▶ [SOURCE EXTRACT]:
**********
Many nodes into one: consolidation. Here, “many distinct input transactions feeding one tx T.” Exchanges and wallet sweeps do this routinely.
Many → one hub → many: pass-through / “mule” narratives. If the hub is a transaction (or a tight cluster), the graph fits: many parents, hub H, many children. Processors and mixers can look similar; amounts, timing, and entity knowledge dominate.
Few sources → branch through intermediates → one sink: split then reconverge. You see branch-then-merge structure (diamond-like routes). May need path enumeration or flow-style summaries; legitimate business graphs also branch and merge.
Slides often tie directed cycles to round-tripping or wash trading. On Bitcoin tx→tx spend graphs you effectively get a DAG: spends only consume existing outputs, so you do not get a true directed cycle on transaction nodes alone.
Cycles matter more on address or entity graphs (A pays B, later B pays A). The “cycle” story is usually at that level, not raw txid semantics.
**********
▶ [SUPPLIED MATERIAL]:

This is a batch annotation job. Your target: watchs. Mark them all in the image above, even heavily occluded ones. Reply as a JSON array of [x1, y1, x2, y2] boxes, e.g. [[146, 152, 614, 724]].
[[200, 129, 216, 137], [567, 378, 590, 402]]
**********
▶ [SET OF TASKS]:
a) Please reproduce the passage on transaction graph patterns from "Many nodes into" to "branch and merge.".
b) According to the passage on transaction graph patterns, what routinely consolidates many distinct input transactions into one transaction?
c) Summarize the passage on transaction graph patterns in two sentences.

▶ [THE ANSWERS]:
a)
Many nodes into one: consolidation. Here, “many distinct input transactions feeding one tx T.” Exchanges and wallet sweeps do this routinely.
Many → one hub → many: pass-through / “mule” narratives. If the hub is a transaction (or a tight cluster), the graph fits: many parents, hub H, many children. Processors and mixers can look similar; amounts, timing, and entity knowledge dominate.
Few sources → branch through intermediates → one sink: split then reconverge. You see branch-then-merge structure (diamond-like routes). May need path enumeration or flow-style summaries; legitimate business graphs also branch and merge.

b) Exchanges and wallet sweeps.

c) The passage describes three transaction-graph shapes: many inputs consolidated into one transaction, many parents passing through a hub to many children, and a few sources branching through intermediates before reconverging on one sink. It also explains that Bitcoin transaction-to-transaction spend graphs are effectively acyclic because spends only consume existing outputs, so cycles linked to round-tripping or wash trading matter more on address or entity graphs.